In Russia, socio-demographic, health care management, climatic and environmental TB risk factors such as population density, intensity of social contacts, availability of medical care, seasonal climate changes, environmental issues affecting quality of public health have been holding the leading place while a life standard elevates, and epidemic situation becomes improved. However, the magnitude of specific population density-related TB risk factors in the Russian regions has not been examined yet.
The study aim was to assess structured TB risk factors in the Russian regions with high and low population densities decreasing public health quality.
Materials and methods. There was conducted a study using sociological, cluster-quota approaches, with respondent-based sample and a face-to-face distribution questionnaire provided by 2500 subjects, of which 1497 were from the North Ossetia-Alania Republic with a high population density, 1003 - from the Republic of Karelia with a low population density. A significance of differences was assessed by using exact criterion Fisher using a contingency table.

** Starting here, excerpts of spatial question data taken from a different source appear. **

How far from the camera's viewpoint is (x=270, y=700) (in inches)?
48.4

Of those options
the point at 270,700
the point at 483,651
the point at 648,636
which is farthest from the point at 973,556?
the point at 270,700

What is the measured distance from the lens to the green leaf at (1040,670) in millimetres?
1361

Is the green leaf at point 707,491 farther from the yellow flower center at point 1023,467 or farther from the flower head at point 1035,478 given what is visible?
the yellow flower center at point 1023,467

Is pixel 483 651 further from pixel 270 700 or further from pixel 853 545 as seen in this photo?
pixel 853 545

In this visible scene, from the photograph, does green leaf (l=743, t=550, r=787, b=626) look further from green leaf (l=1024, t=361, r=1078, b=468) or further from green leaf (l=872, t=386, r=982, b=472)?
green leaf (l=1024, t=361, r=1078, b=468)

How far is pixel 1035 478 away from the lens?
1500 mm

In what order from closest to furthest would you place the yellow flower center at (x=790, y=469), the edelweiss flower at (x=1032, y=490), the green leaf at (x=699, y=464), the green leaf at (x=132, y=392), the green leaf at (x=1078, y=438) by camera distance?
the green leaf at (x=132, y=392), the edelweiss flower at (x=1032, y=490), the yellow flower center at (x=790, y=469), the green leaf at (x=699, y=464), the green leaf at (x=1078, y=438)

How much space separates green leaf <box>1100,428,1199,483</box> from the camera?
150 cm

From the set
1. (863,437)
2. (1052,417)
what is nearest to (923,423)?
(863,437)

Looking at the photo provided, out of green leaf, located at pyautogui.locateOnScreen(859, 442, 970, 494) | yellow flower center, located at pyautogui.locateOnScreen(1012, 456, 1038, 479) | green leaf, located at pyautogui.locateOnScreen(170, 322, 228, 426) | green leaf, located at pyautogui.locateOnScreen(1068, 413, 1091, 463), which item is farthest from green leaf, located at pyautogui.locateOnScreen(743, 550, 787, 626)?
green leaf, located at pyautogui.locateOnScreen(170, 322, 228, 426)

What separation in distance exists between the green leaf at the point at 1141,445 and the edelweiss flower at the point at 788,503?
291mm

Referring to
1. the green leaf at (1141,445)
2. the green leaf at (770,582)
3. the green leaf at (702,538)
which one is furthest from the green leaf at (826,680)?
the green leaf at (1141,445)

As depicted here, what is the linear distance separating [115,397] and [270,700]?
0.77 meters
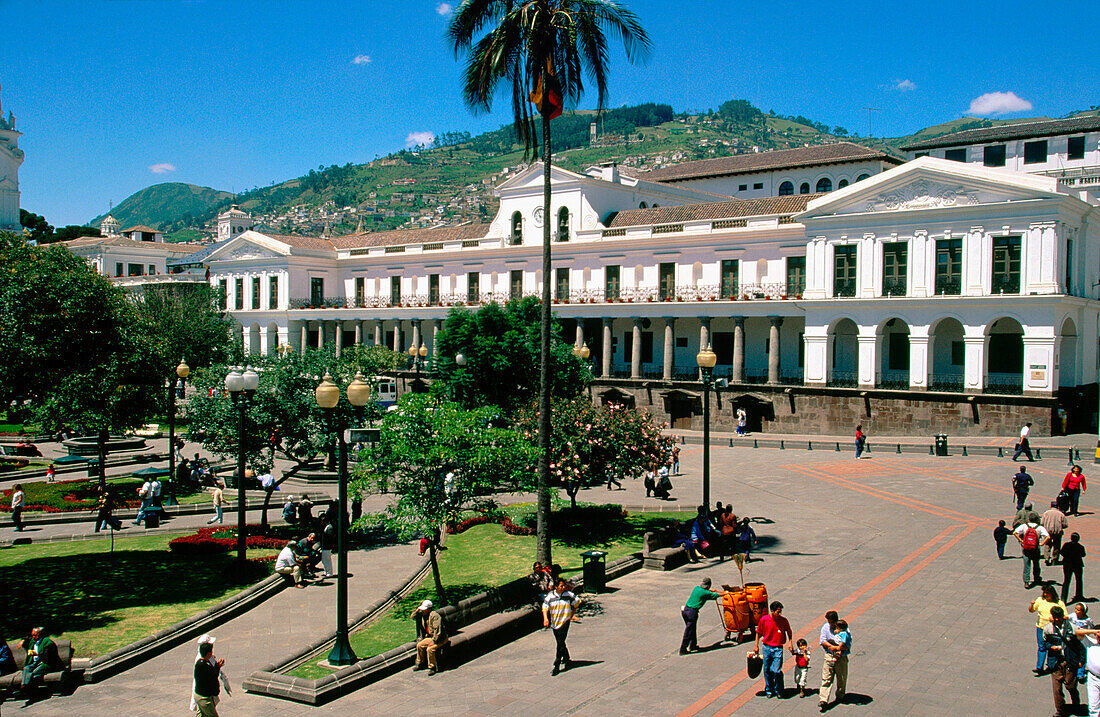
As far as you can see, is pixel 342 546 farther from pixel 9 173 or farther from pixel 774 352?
pixel 9 173

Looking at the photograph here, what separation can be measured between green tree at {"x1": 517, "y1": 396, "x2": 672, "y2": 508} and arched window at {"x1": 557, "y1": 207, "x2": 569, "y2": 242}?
A: 3235cm

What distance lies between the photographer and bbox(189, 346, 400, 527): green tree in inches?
909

Results. In the Republic of Karelia, compared with North Ossetia-Alania Republic, despite a higher gross regional product (527.8 thousand rubles vs. 293.4 thousand rubles, p0.000), social and behavioral TB risk factors were significantly elevated: fewer respondents with high education (18.4% vs. 33.6%, p0.000), higher divorced (18.7% vs. 26.9%, p0.022), higher number of those living in apartment buildings (65.0% vs. 39.5%, p0.000), more hired and seasonal workers, unemployed, pensioners due to age and disability (55.0% vs. 32.3%, p0.000), more alcohol abusers (67.4% vs. 34.3%, p0.000), “heavy” smokers (20.8% vs. 7.2%, p0.000), more subjects with chronic diseases (43.7% vs. 32.1%, p0.02); more issues related to accessibility to medical care: municipal policlinics are less available (42.7% vs. 85.6%, p0.000), the distant location of medical facilities (21.4% vs. 2.7%, p0.000) , lack of transport links (15.7% vs. 8.5%, p0.000), poor roads (5.9% vs. 16.9%, p0.000) and few medical specialists (60.9% vs. 16, 8%, p0.000) are more often noted. In the North Ossetia-Alania Republic vs. the Republic of Karelia, respondents had more frequent social contact with TB patients (66.9% vs. 34.8%, p0.000).
Conclusion. The epidemiological TB factors in the Russian regions with high population density hold a lead place; in regions with low population density, social, behavioral and accessibility to medical care factors remain relevant, which should be taken into account while developing measures for efficient management of epidemic process.